Does the streaming out of home work Internationally (assuming the needed ports are open)? My wife is going to the UK on business and while I'm transcoding some stuff for her plane trips, she'd like to be able to watch Game of Thrones etc. I know HBO Go itself isn't allowed outside the US.


----------



## NR4P (Jan 16, 2007)

It worked in Canada when I tried it. I'd like to know about Europe too.


----------



## dpeters11 (May 30, 2007)

If it works in Canada, then there is hope for UK. But then a friend of mine was in Italy and actually was able to use Netflix. Apparently the hotel had a US IP address.


----------



## kpfleming (Dec 26, 2011)

The GenieGo has no idea where you are located; you can stream content to any place where you have suitable Internet access.


----------



## peds48 (Jan 11, 2008)

kpfleming said:


> The GenieGo has no idea where you are located;


not true.
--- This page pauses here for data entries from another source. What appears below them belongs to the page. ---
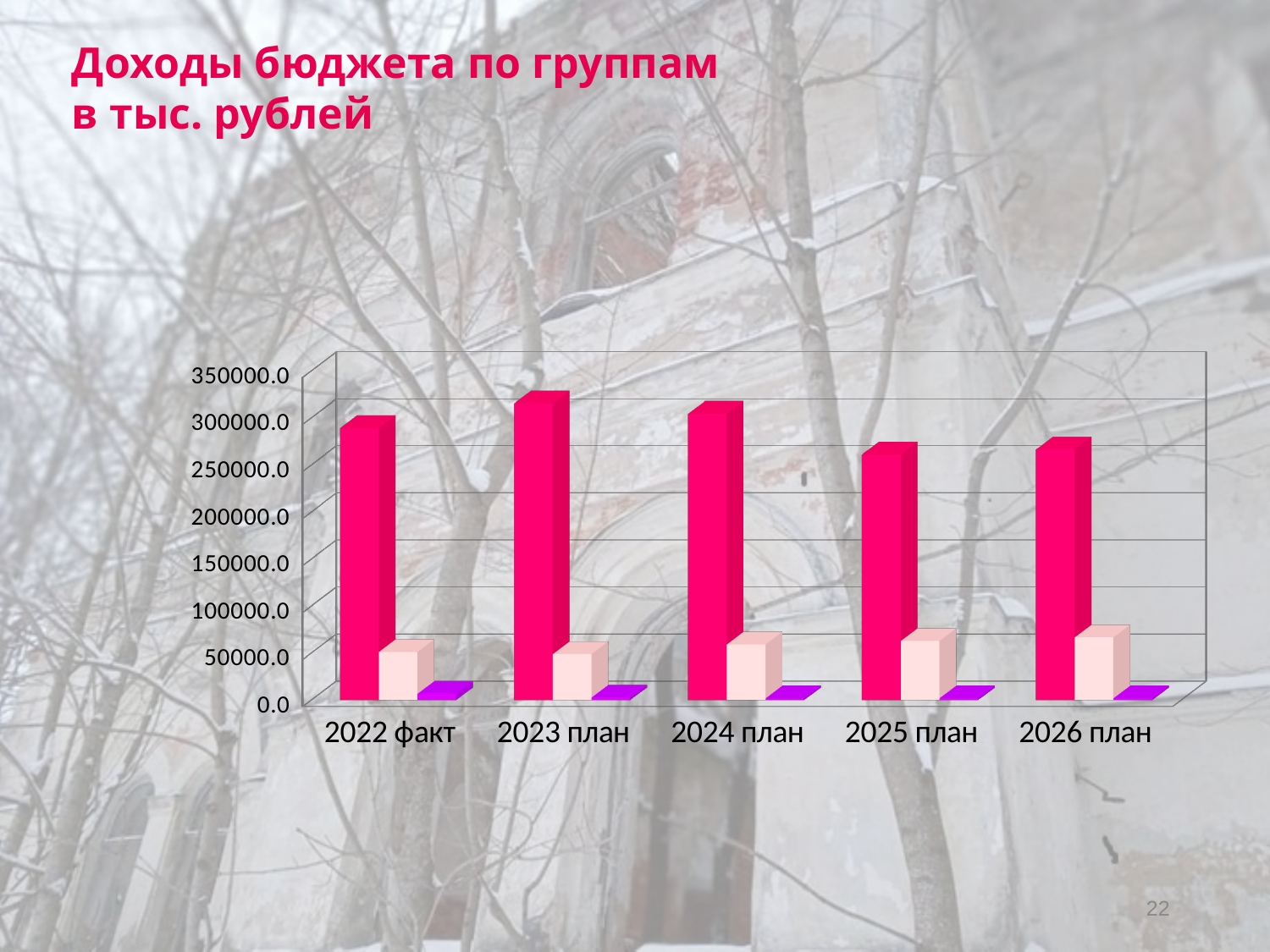
What is the title of the chart on the slide? Доходы бюджета по группам в тыс. рублей How many categories are shown on the x axis of the chart? 5 What kind of chart is shown on the slide? bar chart Is the value of the purple bar for 2024 план greater or less than 50000.0? less Is the value of the tallest (magenta) bar for 2026 план greater or less than 350000.0? less Is the value of the light pink bar for 2022 факт greater or less than 100000.0? less Which has the larger magenta bar: 2022 факт or 2025 план? 2022 факт Which has the larger magenta bar: 2023 план or 2026 план? 2023 план How many bars are shown for each category on the x axis? 3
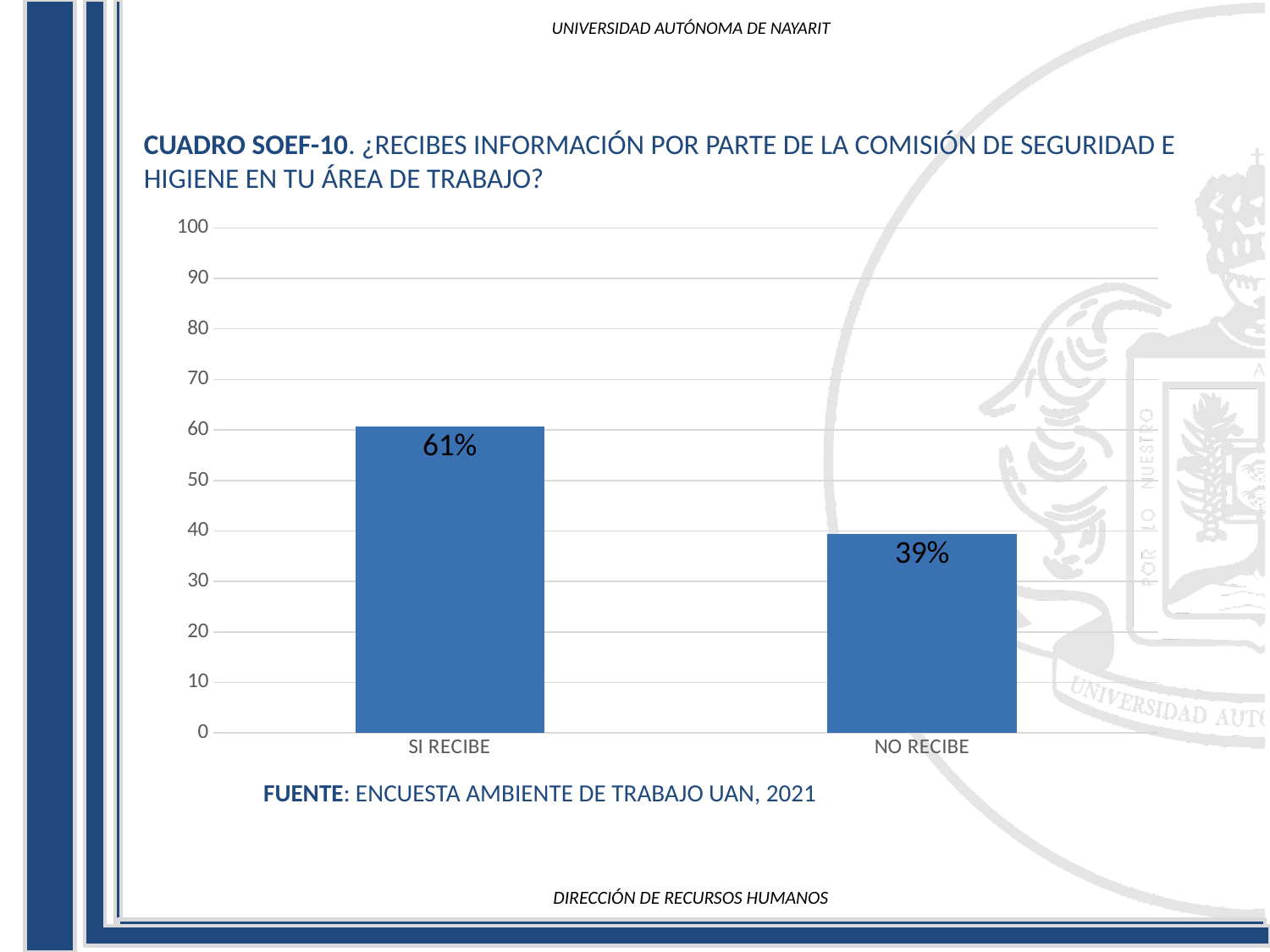
Is the value for SI RECIBE greater or less than 50? greater Which is larger, the value for SI RECIBE or the value for NO RECIBE? SI RECIBE How many categories are shown on the x axis? 2 Which category has the lowest value? NO RECIBE What is the difference between the values for SI RECIBE and NO RECIBE? 22% What is the value for SI RECIBE? 61% Is the value for NO RECIBE greater or less than 50? less Which category has the highest value? SI RECIBE What is the value for NO RECIBE? 39% What is the total of the two bar values? 100% What is the source cited below the chart? ENCUESTA AMBIENTE DE TRABAJO UAN, 2021 What kind of chart is shown on the slide? bar chart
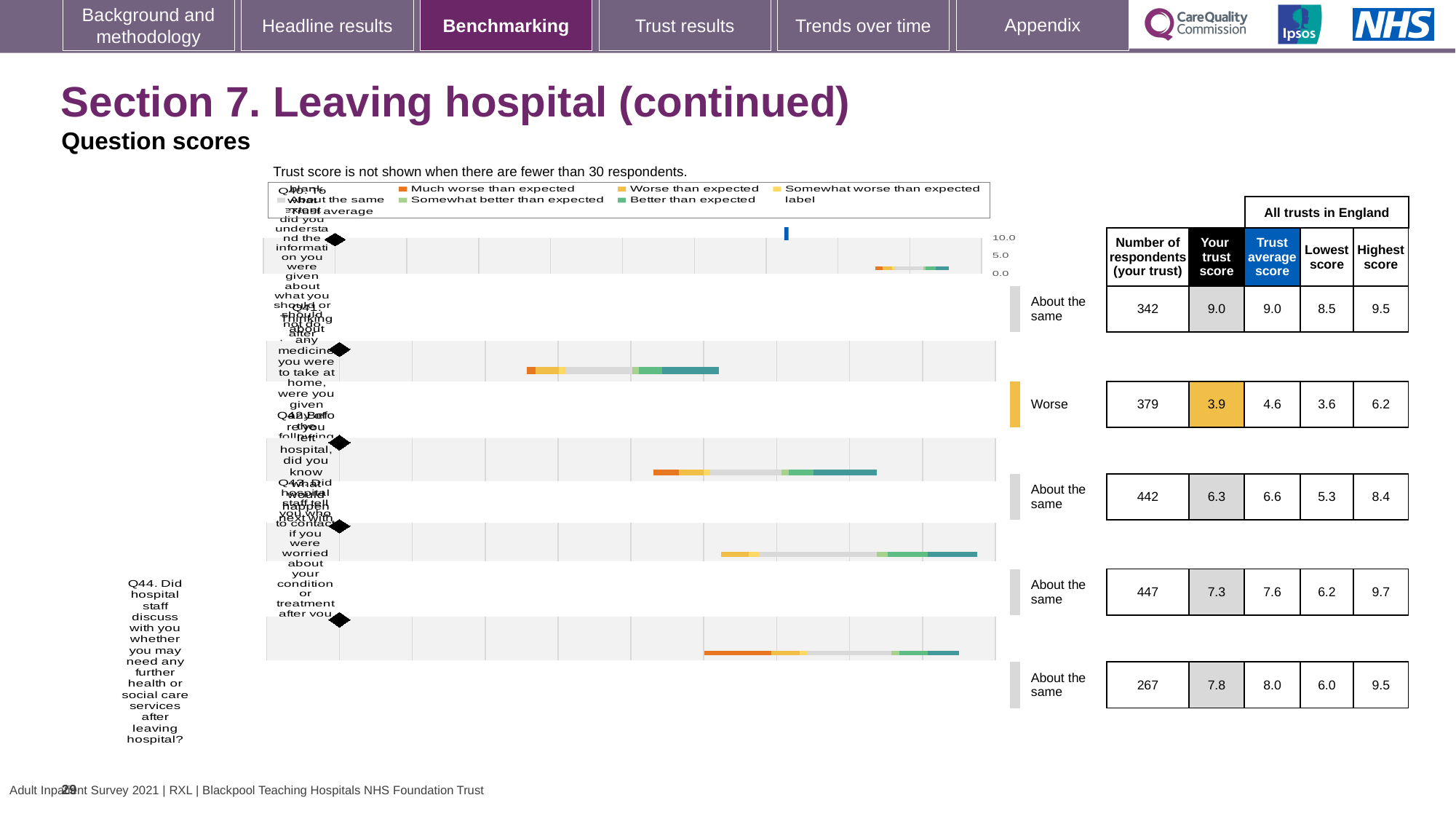
What is the trust's score for Q44? 7.8 What is the highest 'Your trust score' value shown in the table? 9.0 What is the highest score across all trusts in England for Q44? 9.5 Which is larger for Q44, the trust's own score or the trust average score? Trust average score What benchmark rating is given to the second question row, which has a trust score of 3.9? Worse What is the trust average score for Q44? 8.0 What is the difference between the trust average score and the trust's score for Q44? 0.2 What is the lowest score across all trusts in England for Q44? 6.0 What is the number of respondents for Q44 (discussing whether you may need further health or social care services after leaving hospital)? 267 What kind of chart is used to show the question scores on this slide? bar chart What is the lowest 'Your trust score' value shown in the table? 3.9 How many question rows are plotted in the benchmarking chart? 5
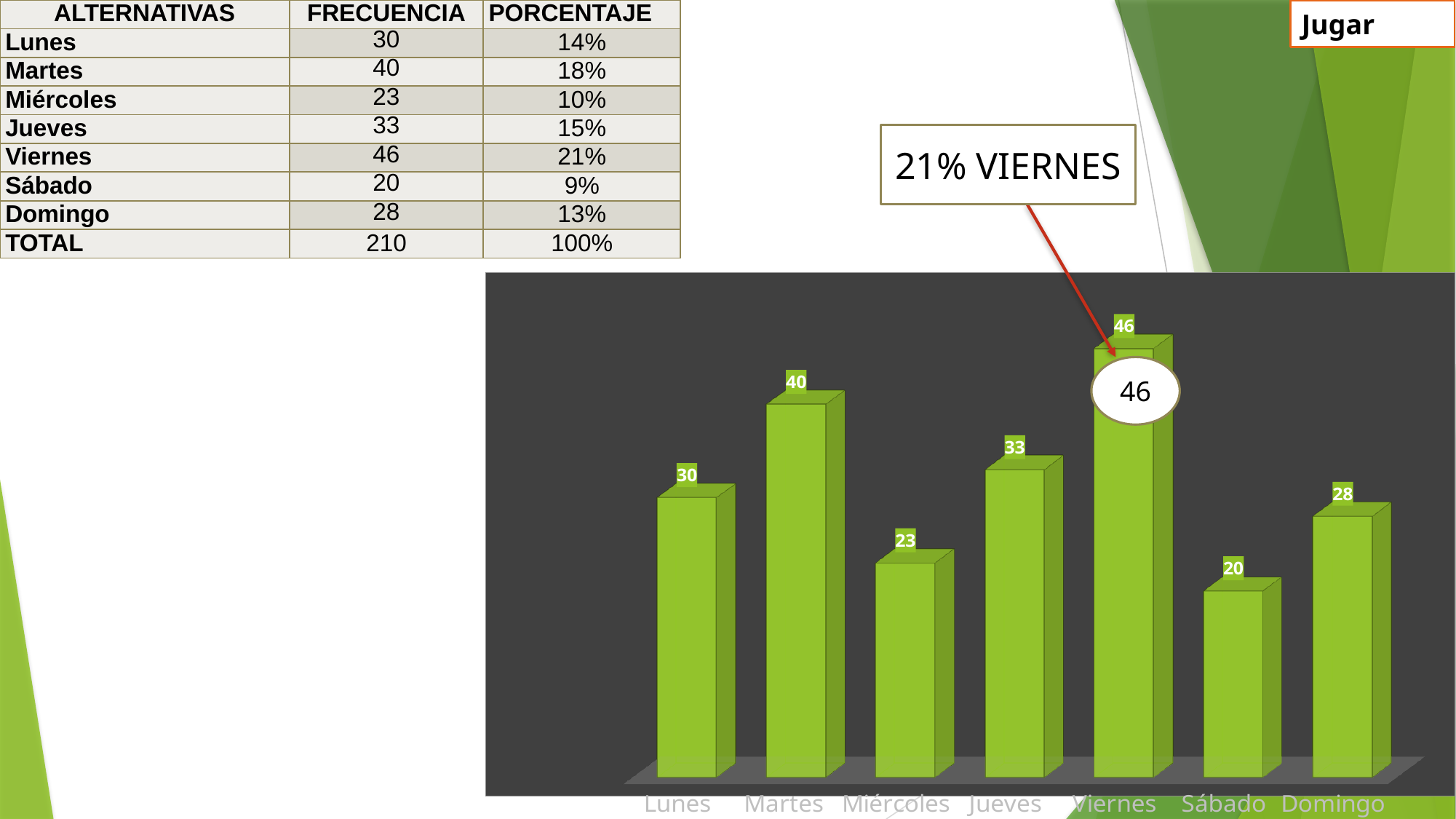
How many days are shown on the x axis of the chart? 7 What kind of chart is shown on the slide? bar chart What is the difference between the values for Viernes and Sábado? 26 Which is larger, the value for Jueves or the value for Domingo? Jueves Which is larger, the value for Lunes or the value for Miércoles? Lunes Which day has the lowest bar? Sábado What is the value of the bar for Viernes? 46 Which day has the highest bar? Viernes What is the value of the bar for Domingo? 28 What percentage does the callout on the chart attribute to Viernes? 21% What is the difference between the values for Martes and Lunes? 10 What is the value of the bar for Miércoles? 23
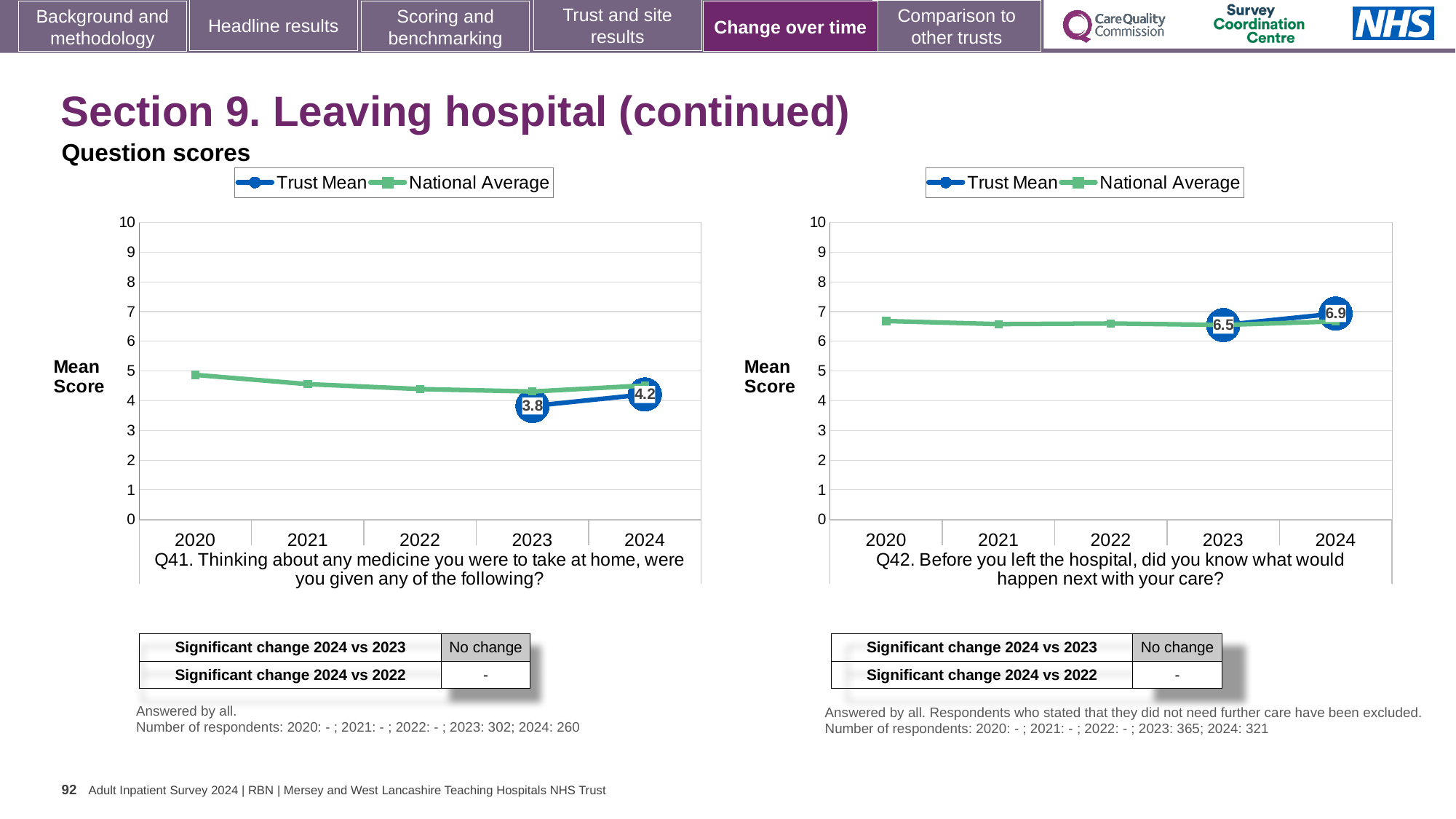
In the Q42 chart on the right, what is the Trust Mean value for 2023? 6.5 In the Q41 chart on the left, which year has the higher Trust Mean, 2023 or 2024? 2024 In the Q42 chart on the right, what is the difference between the Trust Mean in 2024 and in 2023? 0.4 How many series does the legend of the Q42 chart on the right list? 2 In the Q42 chart on the right, is the National Average for 2020 greater or less than 6? greater In the Q41 chart on the left, what is the Trust Mean value for 2023? 3.8 In the Q42 chart on the right, what is the Trust Mean value for 2024? 6.9 What kind of chart is the Q41 chart on the left? line chart In the Q42 chart on the right, does the Trust Mean rise or fall from 2023 to 2024? rise In the Q41 chart on the left, by how much did the Trust Mean change from 2023 to 2024? 0.4 In the Q41 chart on the left, is the National Average for 2021 greater or less than 5? less In the Q41 chart on the left, what is the Trust Mean value for 2024? 4.2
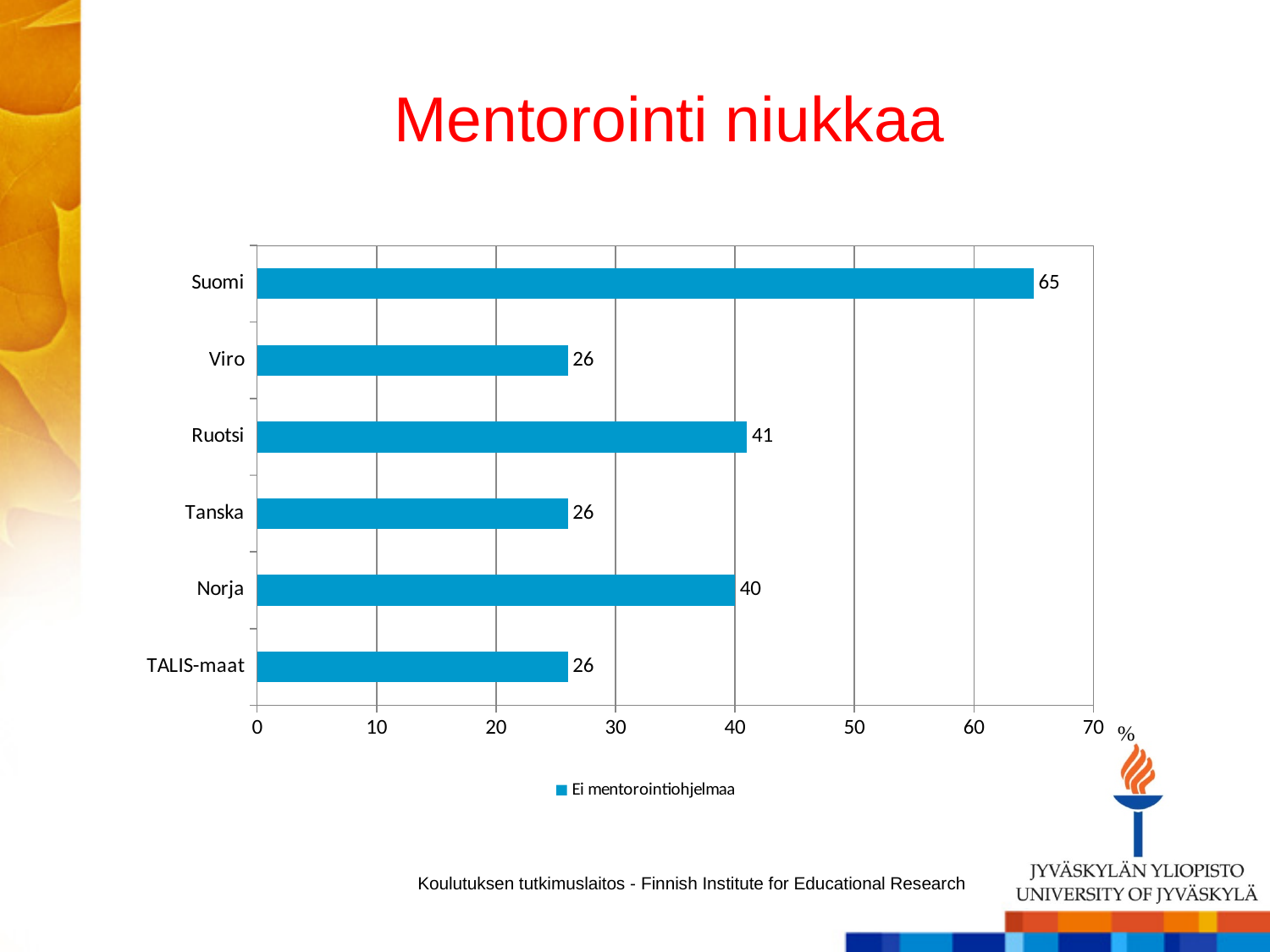
What kind of chart is shown on the slide? bar chart Which category has the highest value? Suomi What is the difference between the values for Suomi and Ruotsi? 24 What is the value for Suomi? 65 What is the value for Norja? 40 How many categories are shown on the chart? 6 What is the value for Ruotsi? 41 Which is larger, the value for Viro or the value for Ruotsi? Ruotsi Is the value for Suomi greater or less than 60? greater What is the value for TALIS-maat? 26 What is the difference between the values for Norja and Tanska? 14 How many series does the legend list? 1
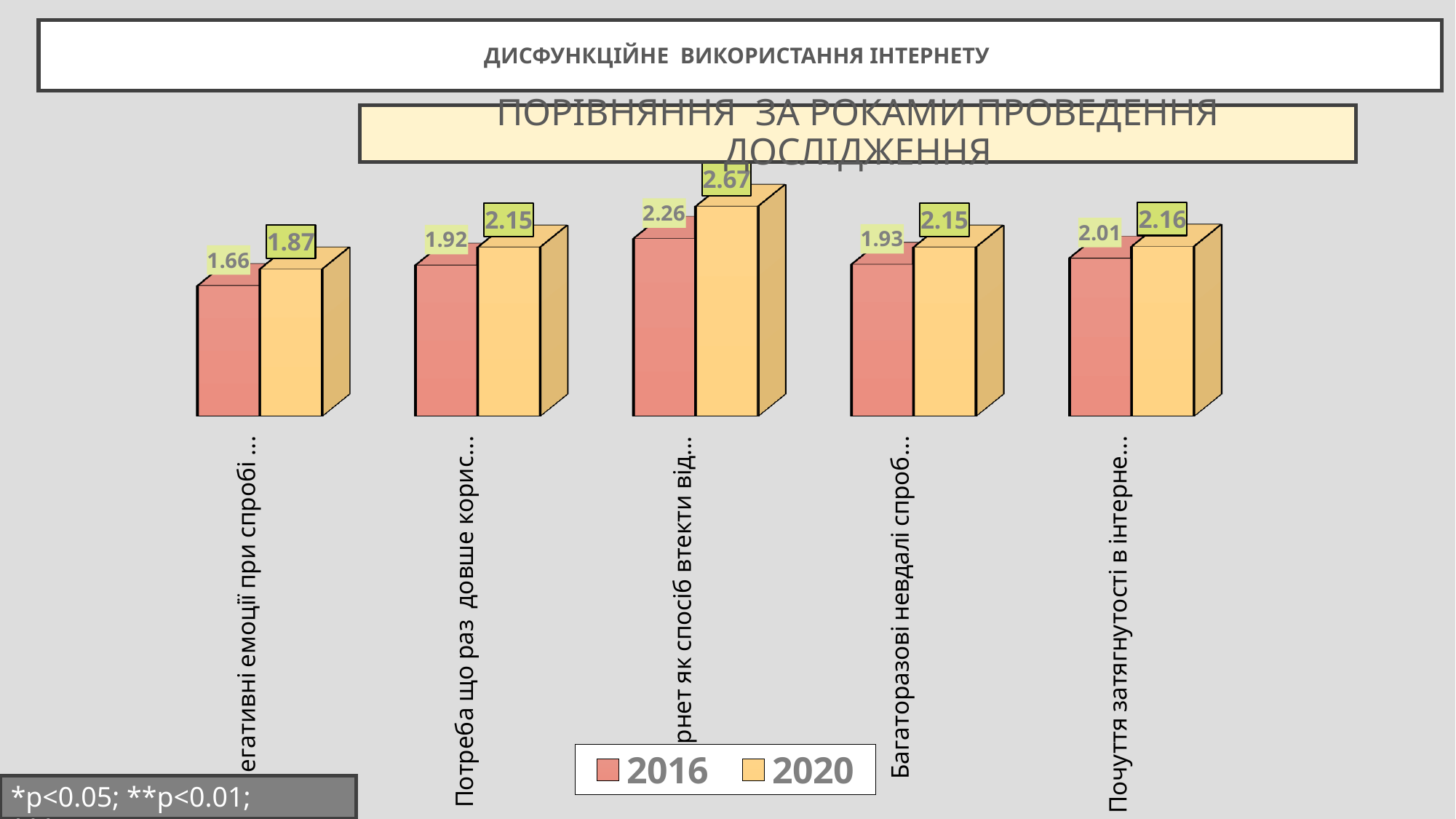
What is the 2020 value for the first (leftmost) category? 1.87 Which category has the highest 2020 value? the third (middle) category, '...рнет як спосіб втекти від...' What is the 2020 value for the category labelled 'Потреба що раз довше корис...'? 2.15 What is the 2016 value for the first (leftmost) category? 1.66 What kind of chart is shown on the slide? bar chart What is the difference between the 2020 and 2016 values for the third (middle) category? 0.41 What is the 2020 value for the category labelled 'Почуття затягнутості в інтерне...'? 2.16 How many series does the legend list? 2 How many categories are plotted along the x axis? 5 What is the 2016 value for the category labelled 'Багаторазові невдалі спроб...'? 1.93 Which category has the lowest 2016 value? the first (leftmost) category, '...егативні емоції при спробі ...' Which series is shown in red in the legend? 2016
The GG "knows" by your IP address, that it does not enforce it, that is another thing


----------



## dpeters11 (May 30, 2007)

And really, it doesn't have to go to the level of the GenieGo itself, it could be done app level. Just like the GenieGo doesn't know if your device is jailbroken.

Good to hear that this isn't a restriction.


----------



## litzdog911 (Jun 23, 2004)

I've been able to stream successfully from my GenieGo on trips to Hong Kong and Europe and Canada. Of course, if you download your recordings from the GenieGo to your mobile device, you can view them anywhere because no internet connection is needed.


----------



## dennisj00 (Sep 27, 2007)

I'm loading up both iPads and a PC tablet for an upcoming trip. I'll report how the streaming works.


----------



## peds48 (Jan 11, 2008)

dpeters11 said:


> And really, it doesn't have to go to the level of the GenieGo itself, it could be done app level. Just like the GenieGo doesn't know if your device is jailbroken.
> 
> Good to hear that this isn't a restriction.





peds48 said:


> not true. The GG "knows" by your IP address, that it does not enforce it, that is another thing


Just to clarify my post, while the GG itself does not know or care where you are or if you device if jailbroken or not, the app does know where you are and does care if you device if jailbroken, although a simple tweak can take care of the latter


----------



## texasbrit (Aug 9, 2006)

Applications know where you are based on the IP address. Whether an application uses that info is another question. But for example, this forum won't work with a UK VPN, whereas a US one is fine. So if I try to login via a company's UK-based VPN, DBStalk won't allow it.

Similarly if you are in the US and try to access services like BBC iPlayer it won't let you in.


----------